Records excerpted from a collection
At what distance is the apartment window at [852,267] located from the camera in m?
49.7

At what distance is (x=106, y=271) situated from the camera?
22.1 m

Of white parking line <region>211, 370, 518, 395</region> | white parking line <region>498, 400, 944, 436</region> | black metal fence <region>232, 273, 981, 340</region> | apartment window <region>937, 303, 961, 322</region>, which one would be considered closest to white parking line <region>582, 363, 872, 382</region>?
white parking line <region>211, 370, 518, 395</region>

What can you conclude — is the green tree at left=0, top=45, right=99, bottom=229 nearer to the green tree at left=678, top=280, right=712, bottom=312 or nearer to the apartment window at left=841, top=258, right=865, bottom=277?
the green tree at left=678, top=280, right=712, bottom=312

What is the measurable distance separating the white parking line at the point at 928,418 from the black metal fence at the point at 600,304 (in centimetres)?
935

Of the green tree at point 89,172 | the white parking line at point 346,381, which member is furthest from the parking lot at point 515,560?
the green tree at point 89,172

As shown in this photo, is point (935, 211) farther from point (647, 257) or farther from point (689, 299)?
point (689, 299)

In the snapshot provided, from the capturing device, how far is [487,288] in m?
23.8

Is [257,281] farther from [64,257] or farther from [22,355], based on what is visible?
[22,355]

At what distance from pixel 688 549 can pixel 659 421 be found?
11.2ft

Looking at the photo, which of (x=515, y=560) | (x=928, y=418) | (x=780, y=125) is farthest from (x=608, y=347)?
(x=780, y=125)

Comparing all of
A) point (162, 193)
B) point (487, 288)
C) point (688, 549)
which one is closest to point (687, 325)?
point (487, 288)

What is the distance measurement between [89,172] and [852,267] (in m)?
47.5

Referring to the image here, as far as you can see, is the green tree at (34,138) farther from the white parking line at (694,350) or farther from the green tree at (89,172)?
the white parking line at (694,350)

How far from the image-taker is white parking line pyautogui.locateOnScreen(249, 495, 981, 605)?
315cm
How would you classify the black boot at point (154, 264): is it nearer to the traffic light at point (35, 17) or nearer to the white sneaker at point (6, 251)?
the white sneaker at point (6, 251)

* Problem requirements *
Copy out every row above word for word, with no changes to any of them.

* Finished task *
At what distance is the apartment window at [852,267] located from the camera in m?
49.7

At what distance is (x=106, y=271) situated from the camera?
22.1 m

Of white parking line <region>211, 370, 518, 395</region> | white parking line <region>498, 400, 944, 436</region> | black metal fence <region>232, 273, 981, 340</region> | apartment window <region>937, 303, 961, 322</region>, which one would be considered closest to white parking line <region>582, 363, 872, 382</region>?
white parking line <region>211, 370, 518, 395</region>

What can you conclude — is the green tree at left=0, top=45, right=99, bottom=229 nearer to the green tree at left=678, top=280, right=712, bottom=312 or nearer to the apartment window at left=841, top=258, right=865, bottom=277?
the green tree at left=678, top=280, right=712, bottom=312

What is the measurable distance separating the white parking line at the point at 928,418 from the black metal fence at the point at 600,304 (in centimetres)?
935

Of the green tree at point 89,172 | the white parking line at point 346,381, which member is furthest from the parking lot at point 515,560?
the green tree at point 89,172

As shown in this photo, is point (935, 211) farther from point (647, 257) or farther from point (689, 299)?
point (689, 299)

In the snapshot provided, from the capturing device, how far is [487,288] in m?
23.8

Is [257,281] farther from [64,257] or farther from [22,355], based on what is visible?
[22,355]

At what distance from pixel 688 549 can pixel 659 421 be found?
11.2ft

Looking at the photo, which of (x=515, y=560) | (x=928, y=418) | (x=780, y=125) is farthest from (x=608, y=347)?
(x=780, y=125)

Comparing all of
A) point (162, 193)
B) point (487, 288)
C) point (688, 549)
which one is closest to point (687, 325)?
point (487, 288)

What is the distance measurement between [89,172] and [852,267] (in m)?
47.5

Referring to the image here, as far as you can see, is the green tree at (34,138) farther from the white parking line at (694,350) or farther from the green tree at (89,172)?
the white parking line at (694,350)

How far from the image-taker is white parking line pyautogui.locateOnScreen(249, 495, 981, 605)?
315cm
How would you classify the black boot at point (154, 264): is it nearer to the traffic light at point (35, 17) or nearer to the white sneaker at point (6, 251)?
the white sneaker at point (6, 251)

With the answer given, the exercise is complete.